- **STATED GOAL**:
Write the records out again, keeping each line exactly as it is.

--- START OF DATA SUPPLIED ---

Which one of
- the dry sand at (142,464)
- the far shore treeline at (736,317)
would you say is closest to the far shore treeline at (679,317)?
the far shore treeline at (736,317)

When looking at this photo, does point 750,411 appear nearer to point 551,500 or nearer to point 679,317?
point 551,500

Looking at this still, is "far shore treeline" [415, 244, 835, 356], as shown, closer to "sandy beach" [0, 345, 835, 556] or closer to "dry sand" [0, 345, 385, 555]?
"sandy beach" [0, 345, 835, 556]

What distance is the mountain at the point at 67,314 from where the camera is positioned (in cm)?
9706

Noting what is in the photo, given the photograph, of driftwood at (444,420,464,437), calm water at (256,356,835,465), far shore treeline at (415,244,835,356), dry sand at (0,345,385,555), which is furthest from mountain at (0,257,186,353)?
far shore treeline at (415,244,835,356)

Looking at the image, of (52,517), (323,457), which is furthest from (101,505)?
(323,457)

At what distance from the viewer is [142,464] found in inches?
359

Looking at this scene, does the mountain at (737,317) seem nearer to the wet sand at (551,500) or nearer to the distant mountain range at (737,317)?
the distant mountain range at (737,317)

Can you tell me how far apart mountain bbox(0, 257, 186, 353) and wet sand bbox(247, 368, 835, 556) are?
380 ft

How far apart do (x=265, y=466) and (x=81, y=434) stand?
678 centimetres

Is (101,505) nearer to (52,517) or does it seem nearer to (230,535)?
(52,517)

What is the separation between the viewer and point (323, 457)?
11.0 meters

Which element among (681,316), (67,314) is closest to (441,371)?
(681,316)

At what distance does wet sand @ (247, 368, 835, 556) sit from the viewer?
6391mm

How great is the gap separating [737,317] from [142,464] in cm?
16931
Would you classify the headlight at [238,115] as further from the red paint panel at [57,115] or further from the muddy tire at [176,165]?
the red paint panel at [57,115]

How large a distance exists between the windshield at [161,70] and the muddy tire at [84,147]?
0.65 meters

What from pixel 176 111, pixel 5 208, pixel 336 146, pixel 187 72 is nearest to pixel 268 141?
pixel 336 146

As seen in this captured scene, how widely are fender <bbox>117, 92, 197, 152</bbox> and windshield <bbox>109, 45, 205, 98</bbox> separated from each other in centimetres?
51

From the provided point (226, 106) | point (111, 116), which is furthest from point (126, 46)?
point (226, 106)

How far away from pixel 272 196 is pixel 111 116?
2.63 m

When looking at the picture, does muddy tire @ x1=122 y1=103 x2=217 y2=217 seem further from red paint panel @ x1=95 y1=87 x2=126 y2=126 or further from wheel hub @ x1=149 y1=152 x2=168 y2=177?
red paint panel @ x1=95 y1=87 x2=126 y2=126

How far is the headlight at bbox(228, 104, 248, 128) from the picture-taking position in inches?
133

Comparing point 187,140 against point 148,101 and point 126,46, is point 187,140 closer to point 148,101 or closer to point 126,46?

--- END OF DATA SUPPLIED ---

- **THE REPLY**:
Which one of
- the dry sand at (142,464)
- the far shore treeline at (736,317)
would you say is closest to the far shore treeline at (679,317)?
the far shore treeline at (736,317)

When looking at this photo, does point 750,411 appear nearer to point 551,500 or nearer to point 679,317?
point 551,500

Looking at this still, is "far shore treeline" [415, 244, 835, 356], as shown, closer to "sandy beach" [0, 345, 835, 556] or closer to "dry sand" [0, 345, 385, 555]?
"sandy beach" [0, 345, 835, 556]

What distance is the mountain at the point at 67,314 from where the camera is positioned (in cm)?
9706

Noting what is in the photo, given the photograph, of driftwood at (444,420,464,437), calm water at (256,356,835,465), far shore treeline at (415,244,835,356), dry sand at (0,345,385,555), which is furthest from mountain at (0,257,186,353)?
far shore treeline at (415,244,835,356)

Looking at the image, of (52,517), (323,457), which is furthest from (101,505)?
(323,457)

At what distance from the viewer is [142,464] found in inches?
359

Looking at this scene, does the mountain at (737,317) seem nearer to the wet sand at (551,500) or nearer to the distant mountain range at (737,317)?
the distant mountain range at (737,317)

Can you tell me how far apart mountain bbox(0, 257, 186, 353) and wet sand bbox(247, 368, 835, 556) are?
380 ft

How far apart do (x=265, y=466) and (x=81, y=434) stand?
678 centimetres

Is (101,505) nearer to (52,517) or does it seem nearer to (230,535)?
(52,517)

What is the separation between the viewer and point (323, 457)?
11.0 meters

Which element among (681,316), (67,314) is closest to (441,371)?
(681,316)

At what distance does wet sand @ (247, 368, 835, 556) sit from the viewer?
6391mm

How great is the gap separating [737,317] from [142,464] in cm?
16931
Would you classify the headlight at [238,115] as further from the red paint panel at [57,115] or further from the muddy tire at [176,165]?
the red paint panel at [57,115]

How large a distance exists between the windshield at [161,70] and the muddy tire at [84,147]?
0.65 meters

What from pixel 176 111, pixel 5 208, pixel 336 146, pixel 187 72 is nearest to pixel 268 141?
pixel 336 146

As seen in this captured scene, how widely are fender <bbox>117, 92, 197, 152</bbox> and windshield <bbox>109, 45, 205, 98</bbox> separated from each other in centimetres?
51

From the provided point (226, 106) | point (111, 116), which is furthest from point (126, 46)?
point (226, 106)

How far away from pixel 272 196 is pixel 111 116?
2.63 m

When looking at the picture, does muddy tire @ x1=122 y1=103 x2=217 y2=217 seem further from red paint panel @ x1=95 y1=87 x2=126 y2=126 or further from wheel hub @ x1=149 y1=152 x2=168 y2=177?
red paint panel @ x1=95 y1=87 x2=126 y2=126

How far is the headlight at bbox(228, 104, 248, 128) from the picture-taking position in inches?
133

Comparing point 187,140 against point 148,101 and point 126,46, is point 187,140 closer to point 148,101 or closer to point 126,46?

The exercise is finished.